The City of Parma is receiving a $1.6 million grant to purchase homes from residents that are in flood zones, then the homes will be demolished and returned to green spaces.
“This is a voluntary program, we reach out to the residents, we go through some pretty good length to try and reach out to the residents who have experienced flooding over the course of many years of them living in these homes,” Parma Director of Public Service Tony Vannello said.
Vannello said 31 homes have been initially identified for the program and so far, eight homeowners are opting into the program. They are expected to receive fair-market value to escape this recurring problem.
“We’re very passionate, and compassionate about flooding problems in the city and looking for ways to correct them,” he said. “Mayor Tim DeGeeter has been very big on tasking us with trying to find solutions in this area where homes flood.”
Fox 8 went door-to-door to speak with homeowners in the Baldwin Creek Street Corridor to get their opinions on the problem and proposed solution.
“It’s gone over my bridge, which has been a little crazy because it’s pretty deep because it goes way down there, but it gets pretty high,” Parma resident Seth Swanner said.
Swanner is leasing his home, but said he’s already experienced flooding several times since moving in.
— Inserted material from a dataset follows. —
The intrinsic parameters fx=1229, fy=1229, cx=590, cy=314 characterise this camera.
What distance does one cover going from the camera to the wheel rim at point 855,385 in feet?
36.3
Now he and his wife are considering leaving the neighborhood.
“We actually talked about it this morning, my wife and I, about potentially approaching the landlord and saying, hey listen, all this stuff is happening, maybe we kill the lease and do something different while we can plan for it,” he said.
The Northeast Ohio Regional Sewer District is matching 10 percent of the local share cost to Parma.
“There is no cost to the city of Parma residents,” Vannello said.
The program is in the appraisal stage right now, but the goal is to have the project completed by the end of 2024.
“I’m hopeful that a good majority of these property owners that have participated in this program will continue to participate in this program and find that the value of their homes is exactly what they’re looking for,” Vannello said.